The task: Among the lines of the records below, copy those that hold the word "modal".

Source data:
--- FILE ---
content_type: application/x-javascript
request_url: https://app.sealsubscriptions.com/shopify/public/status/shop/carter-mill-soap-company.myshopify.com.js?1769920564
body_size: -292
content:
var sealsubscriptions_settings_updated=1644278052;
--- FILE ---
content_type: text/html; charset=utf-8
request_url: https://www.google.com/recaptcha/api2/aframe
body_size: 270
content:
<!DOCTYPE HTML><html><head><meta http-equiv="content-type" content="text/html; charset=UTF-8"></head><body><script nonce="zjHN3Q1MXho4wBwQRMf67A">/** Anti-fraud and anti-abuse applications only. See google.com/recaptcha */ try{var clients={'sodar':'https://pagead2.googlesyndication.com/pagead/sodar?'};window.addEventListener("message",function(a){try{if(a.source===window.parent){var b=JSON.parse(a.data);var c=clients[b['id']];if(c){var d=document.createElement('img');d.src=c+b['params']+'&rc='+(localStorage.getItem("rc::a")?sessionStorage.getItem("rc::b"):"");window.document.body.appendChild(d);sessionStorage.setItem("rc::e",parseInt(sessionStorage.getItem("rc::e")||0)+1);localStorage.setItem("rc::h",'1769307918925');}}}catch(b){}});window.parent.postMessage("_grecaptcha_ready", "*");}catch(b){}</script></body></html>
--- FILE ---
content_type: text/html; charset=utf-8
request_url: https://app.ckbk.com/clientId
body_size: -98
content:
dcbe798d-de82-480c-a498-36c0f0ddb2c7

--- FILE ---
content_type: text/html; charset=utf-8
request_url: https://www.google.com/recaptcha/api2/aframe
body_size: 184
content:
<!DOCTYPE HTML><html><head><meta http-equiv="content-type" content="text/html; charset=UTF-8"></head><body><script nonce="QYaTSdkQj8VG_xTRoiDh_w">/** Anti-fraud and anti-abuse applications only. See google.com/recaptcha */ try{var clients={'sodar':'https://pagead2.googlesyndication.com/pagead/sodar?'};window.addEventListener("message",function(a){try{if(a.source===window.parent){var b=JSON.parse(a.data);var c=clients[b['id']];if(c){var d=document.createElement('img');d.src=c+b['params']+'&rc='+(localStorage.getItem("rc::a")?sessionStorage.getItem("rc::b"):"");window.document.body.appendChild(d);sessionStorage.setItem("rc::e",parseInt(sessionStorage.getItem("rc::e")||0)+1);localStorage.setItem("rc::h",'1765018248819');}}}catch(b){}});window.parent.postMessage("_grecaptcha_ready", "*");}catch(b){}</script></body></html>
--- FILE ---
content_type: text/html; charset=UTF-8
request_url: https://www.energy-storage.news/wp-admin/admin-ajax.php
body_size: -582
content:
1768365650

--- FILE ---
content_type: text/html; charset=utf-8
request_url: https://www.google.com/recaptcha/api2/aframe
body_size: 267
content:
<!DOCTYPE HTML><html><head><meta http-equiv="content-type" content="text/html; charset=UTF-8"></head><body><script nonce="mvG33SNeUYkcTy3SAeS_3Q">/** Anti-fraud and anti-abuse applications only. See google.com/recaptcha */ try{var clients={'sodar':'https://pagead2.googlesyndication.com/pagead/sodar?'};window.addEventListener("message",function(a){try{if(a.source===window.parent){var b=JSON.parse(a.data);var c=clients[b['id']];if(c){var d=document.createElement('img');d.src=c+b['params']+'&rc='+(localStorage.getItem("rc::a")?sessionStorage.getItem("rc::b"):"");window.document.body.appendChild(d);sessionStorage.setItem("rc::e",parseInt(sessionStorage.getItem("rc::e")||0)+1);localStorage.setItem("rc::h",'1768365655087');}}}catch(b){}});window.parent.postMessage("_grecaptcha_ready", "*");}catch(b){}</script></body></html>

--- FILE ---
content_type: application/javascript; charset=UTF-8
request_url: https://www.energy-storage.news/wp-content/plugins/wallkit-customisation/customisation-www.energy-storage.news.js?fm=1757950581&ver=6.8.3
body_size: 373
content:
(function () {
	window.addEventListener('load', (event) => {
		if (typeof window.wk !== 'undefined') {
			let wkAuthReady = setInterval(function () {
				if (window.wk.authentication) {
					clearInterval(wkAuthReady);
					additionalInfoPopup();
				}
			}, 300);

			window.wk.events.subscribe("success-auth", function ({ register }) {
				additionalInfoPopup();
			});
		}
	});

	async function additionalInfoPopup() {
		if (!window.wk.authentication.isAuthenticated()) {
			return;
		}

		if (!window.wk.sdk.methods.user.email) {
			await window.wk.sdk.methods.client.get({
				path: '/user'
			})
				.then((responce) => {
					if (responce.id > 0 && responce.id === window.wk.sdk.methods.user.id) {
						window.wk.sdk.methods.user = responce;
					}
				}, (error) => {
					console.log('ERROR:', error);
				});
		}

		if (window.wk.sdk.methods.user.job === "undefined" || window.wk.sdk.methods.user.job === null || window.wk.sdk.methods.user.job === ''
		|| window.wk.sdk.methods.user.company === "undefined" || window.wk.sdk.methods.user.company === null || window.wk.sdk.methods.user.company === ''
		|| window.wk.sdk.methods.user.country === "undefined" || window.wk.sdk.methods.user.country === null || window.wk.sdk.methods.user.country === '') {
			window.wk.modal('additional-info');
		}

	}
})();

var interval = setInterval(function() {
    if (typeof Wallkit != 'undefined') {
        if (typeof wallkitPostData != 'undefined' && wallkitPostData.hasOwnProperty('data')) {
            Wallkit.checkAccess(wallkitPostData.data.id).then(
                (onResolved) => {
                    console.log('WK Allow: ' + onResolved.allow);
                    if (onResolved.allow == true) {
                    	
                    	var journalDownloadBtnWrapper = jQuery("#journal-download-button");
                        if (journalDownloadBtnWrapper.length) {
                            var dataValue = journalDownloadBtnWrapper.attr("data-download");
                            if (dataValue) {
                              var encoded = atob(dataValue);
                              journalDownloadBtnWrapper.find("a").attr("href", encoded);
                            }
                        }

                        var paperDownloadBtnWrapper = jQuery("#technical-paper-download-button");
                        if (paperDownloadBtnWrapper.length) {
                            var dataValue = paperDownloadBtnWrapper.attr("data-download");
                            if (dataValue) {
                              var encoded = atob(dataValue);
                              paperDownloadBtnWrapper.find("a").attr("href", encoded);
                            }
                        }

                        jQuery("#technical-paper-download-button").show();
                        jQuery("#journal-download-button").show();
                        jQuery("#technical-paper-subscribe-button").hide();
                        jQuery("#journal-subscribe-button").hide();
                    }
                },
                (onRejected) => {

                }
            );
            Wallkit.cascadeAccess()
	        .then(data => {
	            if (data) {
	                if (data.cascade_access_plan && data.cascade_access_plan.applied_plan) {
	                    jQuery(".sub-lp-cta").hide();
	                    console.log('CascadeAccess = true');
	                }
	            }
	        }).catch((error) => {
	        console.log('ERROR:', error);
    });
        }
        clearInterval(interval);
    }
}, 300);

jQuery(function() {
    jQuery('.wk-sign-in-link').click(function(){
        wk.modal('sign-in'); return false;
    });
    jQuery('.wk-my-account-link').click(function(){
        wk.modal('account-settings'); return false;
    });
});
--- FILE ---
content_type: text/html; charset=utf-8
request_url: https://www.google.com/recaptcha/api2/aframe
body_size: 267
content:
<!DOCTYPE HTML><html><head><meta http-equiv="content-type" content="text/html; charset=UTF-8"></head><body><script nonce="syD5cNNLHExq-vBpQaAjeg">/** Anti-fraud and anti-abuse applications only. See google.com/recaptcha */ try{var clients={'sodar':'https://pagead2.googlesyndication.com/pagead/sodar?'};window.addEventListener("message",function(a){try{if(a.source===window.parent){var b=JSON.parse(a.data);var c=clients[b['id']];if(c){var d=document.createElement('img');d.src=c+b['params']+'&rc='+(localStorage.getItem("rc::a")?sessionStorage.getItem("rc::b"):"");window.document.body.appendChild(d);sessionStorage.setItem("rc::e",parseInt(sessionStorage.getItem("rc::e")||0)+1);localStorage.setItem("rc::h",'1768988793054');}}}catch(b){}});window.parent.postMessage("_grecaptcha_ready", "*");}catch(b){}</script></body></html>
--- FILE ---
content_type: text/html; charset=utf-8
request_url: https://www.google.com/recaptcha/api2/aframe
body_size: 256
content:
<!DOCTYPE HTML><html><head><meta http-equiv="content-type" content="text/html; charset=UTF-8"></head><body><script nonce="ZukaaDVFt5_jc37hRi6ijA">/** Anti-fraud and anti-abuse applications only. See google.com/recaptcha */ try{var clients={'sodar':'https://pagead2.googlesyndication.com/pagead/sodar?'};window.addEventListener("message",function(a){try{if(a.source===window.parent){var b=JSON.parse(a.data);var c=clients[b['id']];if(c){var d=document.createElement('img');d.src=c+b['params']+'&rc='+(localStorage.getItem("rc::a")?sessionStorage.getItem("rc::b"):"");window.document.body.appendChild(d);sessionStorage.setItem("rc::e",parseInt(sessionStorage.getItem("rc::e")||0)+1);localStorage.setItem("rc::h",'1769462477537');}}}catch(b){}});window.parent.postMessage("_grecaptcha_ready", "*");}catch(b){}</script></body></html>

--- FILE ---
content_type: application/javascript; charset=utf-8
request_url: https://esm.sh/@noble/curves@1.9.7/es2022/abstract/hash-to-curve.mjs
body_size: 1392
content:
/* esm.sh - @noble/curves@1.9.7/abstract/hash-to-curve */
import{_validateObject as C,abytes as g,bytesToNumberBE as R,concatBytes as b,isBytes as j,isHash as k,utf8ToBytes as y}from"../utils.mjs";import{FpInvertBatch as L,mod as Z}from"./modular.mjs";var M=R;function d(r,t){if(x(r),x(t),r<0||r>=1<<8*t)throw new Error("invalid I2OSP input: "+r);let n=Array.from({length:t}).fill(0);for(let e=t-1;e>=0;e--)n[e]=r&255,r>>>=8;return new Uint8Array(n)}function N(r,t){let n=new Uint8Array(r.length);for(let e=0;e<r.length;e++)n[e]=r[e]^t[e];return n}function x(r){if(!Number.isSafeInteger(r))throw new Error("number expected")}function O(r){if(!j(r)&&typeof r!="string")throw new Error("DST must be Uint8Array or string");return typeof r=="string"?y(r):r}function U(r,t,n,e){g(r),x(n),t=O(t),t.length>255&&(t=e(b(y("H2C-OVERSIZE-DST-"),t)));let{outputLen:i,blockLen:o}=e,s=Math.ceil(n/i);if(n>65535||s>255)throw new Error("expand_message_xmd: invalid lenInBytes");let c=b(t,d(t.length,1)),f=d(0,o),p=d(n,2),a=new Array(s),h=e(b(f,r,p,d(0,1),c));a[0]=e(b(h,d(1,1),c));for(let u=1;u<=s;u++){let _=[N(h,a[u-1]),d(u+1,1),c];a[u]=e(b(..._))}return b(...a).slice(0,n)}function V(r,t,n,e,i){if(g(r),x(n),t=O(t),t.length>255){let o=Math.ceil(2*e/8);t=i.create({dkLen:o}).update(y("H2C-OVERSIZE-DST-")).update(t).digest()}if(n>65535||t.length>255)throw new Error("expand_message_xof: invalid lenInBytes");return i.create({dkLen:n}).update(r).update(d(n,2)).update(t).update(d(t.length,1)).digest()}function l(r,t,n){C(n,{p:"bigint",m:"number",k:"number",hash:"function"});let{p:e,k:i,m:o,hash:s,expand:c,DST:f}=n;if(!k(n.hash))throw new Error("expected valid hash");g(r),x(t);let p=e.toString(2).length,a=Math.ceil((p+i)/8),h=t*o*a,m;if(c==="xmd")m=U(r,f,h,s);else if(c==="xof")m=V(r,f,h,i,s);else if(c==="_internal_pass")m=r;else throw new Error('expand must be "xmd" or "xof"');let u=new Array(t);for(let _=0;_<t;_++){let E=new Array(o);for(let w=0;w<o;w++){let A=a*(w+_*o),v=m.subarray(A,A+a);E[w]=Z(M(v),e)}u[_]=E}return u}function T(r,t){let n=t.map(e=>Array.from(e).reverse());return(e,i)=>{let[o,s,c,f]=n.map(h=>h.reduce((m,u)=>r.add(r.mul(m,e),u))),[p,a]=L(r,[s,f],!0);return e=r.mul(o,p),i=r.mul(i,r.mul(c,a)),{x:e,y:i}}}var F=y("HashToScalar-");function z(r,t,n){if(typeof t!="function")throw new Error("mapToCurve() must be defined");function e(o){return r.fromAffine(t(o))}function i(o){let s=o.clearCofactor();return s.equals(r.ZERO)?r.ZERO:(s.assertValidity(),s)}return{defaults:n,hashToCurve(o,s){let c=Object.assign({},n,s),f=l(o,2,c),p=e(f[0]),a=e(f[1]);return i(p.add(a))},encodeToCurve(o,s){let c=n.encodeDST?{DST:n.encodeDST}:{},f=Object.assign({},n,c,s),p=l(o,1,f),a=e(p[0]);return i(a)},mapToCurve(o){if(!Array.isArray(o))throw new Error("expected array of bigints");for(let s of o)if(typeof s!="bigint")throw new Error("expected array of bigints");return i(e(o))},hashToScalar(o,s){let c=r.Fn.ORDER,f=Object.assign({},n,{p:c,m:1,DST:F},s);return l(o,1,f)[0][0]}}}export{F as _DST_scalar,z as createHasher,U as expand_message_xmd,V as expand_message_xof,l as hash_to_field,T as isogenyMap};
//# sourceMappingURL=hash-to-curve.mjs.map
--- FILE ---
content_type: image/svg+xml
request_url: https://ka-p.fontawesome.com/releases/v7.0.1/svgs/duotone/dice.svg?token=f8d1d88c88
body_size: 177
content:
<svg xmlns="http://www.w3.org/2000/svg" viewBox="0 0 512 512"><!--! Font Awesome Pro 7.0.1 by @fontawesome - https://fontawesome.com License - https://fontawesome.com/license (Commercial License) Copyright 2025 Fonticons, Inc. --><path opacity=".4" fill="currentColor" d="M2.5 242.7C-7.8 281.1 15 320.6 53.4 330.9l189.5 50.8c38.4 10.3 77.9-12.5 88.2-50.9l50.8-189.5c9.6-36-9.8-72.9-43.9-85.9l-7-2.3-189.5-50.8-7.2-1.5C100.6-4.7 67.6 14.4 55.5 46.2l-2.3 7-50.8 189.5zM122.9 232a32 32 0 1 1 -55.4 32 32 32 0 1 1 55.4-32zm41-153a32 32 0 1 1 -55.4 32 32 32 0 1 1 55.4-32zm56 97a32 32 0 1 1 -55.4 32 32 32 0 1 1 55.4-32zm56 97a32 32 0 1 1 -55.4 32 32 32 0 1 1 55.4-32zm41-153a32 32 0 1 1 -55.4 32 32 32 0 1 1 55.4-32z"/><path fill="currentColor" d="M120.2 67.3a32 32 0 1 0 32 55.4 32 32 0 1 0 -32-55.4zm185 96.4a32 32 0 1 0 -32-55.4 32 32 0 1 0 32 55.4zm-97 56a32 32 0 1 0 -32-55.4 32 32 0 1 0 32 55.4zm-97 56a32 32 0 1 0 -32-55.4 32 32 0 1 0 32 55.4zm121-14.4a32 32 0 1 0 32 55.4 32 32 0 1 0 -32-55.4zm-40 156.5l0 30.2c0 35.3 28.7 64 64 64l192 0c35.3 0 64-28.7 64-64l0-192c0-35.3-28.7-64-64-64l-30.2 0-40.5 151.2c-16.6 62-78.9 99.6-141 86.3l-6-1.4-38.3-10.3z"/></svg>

Response to this task:
			window.wk.modal('additional-info');
        wk.modal('sign-in'); return false;
        wk.modal('account-settings'); return false;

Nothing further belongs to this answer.